◆ GOAL OF THE EXERCISE:
Reproduce word for word the lines between those holding "Q: Fraction of annotators marking 'moving'?" and "California, site 116, 2021-09-10T14:26:24+00:00, 3-frame", inclusive, and nothing else from the data below.

Records from a dataset
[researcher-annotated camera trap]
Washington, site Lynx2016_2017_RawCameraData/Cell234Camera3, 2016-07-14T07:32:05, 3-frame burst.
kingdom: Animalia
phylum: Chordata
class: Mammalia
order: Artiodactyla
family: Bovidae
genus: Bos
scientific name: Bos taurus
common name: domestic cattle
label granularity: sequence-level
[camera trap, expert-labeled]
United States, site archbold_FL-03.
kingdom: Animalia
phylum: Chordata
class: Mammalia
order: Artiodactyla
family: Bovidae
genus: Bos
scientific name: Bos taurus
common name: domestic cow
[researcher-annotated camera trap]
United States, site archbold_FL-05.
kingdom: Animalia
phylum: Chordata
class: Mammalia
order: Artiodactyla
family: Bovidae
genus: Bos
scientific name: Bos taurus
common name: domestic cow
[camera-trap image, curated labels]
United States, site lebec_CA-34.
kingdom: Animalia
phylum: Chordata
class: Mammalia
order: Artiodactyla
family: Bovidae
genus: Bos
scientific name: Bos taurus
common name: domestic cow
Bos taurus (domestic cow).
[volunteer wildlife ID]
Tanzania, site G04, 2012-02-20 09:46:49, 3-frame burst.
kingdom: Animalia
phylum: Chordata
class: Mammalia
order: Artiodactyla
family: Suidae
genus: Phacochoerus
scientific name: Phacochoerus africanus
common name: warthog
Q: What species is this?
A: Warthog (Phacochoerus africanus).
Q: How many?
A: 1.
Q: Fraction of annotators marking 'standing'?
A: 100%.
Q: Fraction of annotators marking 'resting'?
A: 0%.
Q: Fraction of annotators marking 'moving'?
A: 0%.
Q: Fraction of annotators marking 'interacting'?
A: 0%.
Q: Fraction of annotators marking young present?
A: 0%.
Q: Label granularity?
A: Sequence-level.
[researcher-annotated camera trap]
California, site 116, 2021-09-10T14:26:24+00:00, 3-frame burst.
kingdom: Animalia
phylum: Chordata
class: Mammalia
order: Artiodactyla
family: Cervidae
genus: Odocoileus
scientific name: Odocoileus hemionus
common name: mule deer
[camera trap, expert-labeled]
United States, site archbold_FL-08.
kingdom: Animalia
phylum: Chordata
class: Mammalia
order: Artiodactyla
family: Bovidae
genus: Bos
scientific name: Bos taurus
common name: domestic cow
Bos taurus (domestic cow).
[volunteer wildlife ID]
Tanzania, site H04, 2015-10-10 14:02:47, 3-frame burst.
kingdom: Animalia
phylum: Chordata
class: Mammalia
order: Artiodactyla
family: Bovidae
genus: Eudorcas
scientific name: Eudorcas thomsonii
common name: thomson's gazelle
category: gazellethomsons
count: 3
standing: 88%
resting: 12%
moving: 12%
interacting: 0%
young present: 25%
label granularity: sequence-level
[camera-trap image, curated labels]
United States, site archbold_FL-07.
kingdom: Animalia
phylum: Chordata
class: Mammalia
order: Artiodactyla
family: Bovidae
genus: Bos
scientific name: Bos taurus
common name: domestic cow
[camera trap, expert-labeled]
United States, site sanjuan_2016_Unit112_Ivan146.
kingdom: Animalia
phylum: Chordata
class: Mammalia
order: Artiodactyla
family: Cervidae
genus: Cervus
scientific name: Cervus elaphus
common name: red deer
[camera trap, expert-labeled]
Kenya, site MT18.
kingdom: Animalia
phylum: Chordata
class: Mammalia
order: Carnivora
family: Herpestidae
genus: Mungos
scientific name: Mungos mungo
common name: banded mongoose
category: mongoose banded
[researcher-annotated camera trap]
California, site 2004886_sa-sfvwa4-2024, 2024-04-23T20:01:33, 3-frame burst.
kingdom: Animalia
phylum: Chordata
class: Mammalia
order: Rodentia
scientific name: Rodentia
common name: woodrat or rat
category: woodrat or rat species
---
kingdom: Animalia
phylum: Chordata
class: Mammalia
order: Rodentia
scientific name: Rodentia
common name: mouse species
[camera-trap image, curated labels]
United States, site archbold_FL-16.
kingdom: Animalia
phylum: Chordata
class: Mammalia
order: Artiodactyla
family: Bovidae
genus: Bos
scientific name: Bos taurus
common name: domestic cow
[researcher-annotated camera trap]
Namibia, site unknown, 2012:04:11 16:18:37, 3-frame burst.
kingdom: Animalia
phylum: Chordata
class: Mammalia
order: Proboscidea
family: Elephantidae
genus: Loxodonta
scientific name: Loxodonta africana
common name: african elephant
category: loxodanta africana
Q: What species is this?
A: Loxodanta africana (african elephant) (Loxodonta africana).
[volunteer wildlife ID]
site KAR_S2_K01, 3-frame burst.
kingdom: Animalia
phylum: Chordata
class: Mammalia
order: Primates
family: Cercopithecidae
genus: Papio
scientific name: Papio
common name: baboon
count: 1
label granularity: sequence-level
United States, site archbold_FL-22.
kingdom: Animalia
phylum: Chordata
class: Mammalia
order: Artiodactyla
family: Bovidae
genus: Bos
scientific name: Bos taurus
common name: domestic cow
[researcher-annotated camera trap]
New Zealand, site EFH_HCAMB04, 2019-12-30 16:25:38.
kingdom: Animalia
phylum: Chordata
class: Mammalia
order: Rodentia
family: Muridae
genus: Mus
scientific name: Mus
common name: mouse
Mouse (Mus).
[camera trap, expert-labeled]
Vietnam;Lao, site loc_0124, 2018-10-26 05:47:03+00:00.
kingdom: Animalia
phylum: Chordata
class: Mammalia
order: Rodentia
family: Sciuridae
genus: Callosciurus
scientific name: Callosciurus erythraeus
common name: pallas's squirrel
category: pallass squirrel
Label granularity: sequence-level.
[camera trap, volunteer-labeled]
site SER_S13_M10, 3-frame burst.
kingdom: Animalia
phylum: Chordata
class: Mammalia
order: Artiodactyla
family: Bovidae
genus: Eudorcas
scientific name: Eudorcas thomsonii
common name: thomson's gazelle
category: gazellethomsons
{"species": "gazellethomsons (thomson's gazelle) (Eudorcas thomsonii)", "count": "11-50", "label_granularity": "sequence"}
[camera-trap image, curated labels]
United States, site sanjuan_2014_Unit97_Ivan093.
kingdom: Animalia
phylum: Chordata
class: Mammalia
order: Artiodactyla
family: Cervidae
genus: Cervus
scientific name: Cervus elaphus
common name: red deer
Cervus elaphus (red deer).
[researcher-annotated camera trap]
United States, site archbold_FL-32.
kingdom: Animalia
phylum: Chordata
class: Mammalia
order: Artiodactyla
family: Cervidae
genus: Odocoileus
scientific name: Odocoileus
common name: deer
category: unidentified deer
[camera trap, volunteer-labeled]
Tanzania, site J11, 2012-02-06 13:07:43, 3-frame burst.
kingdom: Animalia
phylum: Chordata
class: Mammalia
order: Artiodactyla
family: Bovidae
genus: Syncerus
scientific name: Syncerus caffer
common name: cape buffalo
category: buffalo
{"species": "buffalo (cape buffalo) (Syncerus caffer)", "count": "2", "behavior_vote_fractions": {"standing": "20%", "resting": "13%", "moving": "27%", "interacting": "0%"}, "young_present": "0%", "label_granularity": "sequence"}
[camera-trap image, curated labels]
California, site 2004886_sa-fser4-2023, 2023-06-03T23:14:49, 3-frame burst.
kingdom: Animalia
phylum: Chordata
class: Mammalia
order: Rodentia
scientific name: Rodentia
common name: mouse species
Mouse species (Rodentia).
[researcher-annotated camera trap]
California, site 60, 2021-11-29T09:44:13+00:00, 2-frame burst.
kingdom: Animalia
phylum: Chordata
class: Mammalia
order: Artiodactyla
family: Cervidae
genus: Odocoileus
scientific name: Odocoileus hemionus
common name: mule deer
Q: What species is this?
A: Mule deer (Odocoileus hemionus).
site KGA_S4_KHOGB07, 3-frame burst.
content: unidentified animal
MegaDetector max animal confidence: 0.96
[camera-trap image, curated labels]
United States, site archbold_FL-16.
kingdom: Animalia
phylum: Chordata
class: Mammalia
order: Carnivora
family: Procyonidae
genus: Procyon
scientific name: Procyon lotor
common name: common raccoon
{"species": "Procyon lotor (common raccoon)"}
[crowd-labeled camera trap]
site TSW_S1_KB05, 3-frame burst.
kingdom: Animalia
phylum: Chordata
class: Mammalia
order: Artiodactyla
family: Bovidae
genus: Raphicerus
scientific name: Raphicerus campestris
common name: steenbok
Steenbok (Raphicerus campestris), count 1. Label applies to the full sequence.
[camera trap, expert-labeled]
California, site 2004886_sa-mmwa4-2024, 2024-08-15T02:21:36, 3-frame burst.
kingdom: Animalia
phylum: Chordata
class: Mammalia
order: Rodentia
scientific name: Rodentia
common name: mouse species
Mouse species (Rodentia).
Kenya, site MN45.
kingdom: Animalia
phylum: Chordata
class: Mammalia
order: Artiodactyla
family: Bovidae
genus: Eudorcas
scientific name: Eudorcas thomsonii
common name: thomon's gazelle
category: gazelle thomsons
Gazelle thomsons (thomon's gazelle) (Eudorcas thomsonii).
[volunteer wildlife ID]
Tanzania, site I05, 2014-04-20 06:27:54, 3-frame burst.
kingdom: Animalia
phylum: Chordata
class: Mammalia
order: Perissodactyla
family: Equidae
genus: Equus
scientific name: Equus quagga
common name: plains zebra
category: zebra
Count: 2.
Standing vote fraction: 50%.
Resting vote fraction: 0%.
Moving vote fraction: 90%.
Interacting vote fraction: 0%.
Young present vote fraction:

◆ EXERCISE ANSWER:
Q: Fraction of annotators marking 'moving'?
A: 0%.
Q: Fraction of annotators marking 'interacting'?
A: 0%.
Q: Fraction of annotators marking young present?
A: 0%.
Q: Label granularity?
A: Sequence-level.
[researcher-annotated camera trap]
California, site 116, 2021-09-10T14:26:24+00:00, 3-frame burst.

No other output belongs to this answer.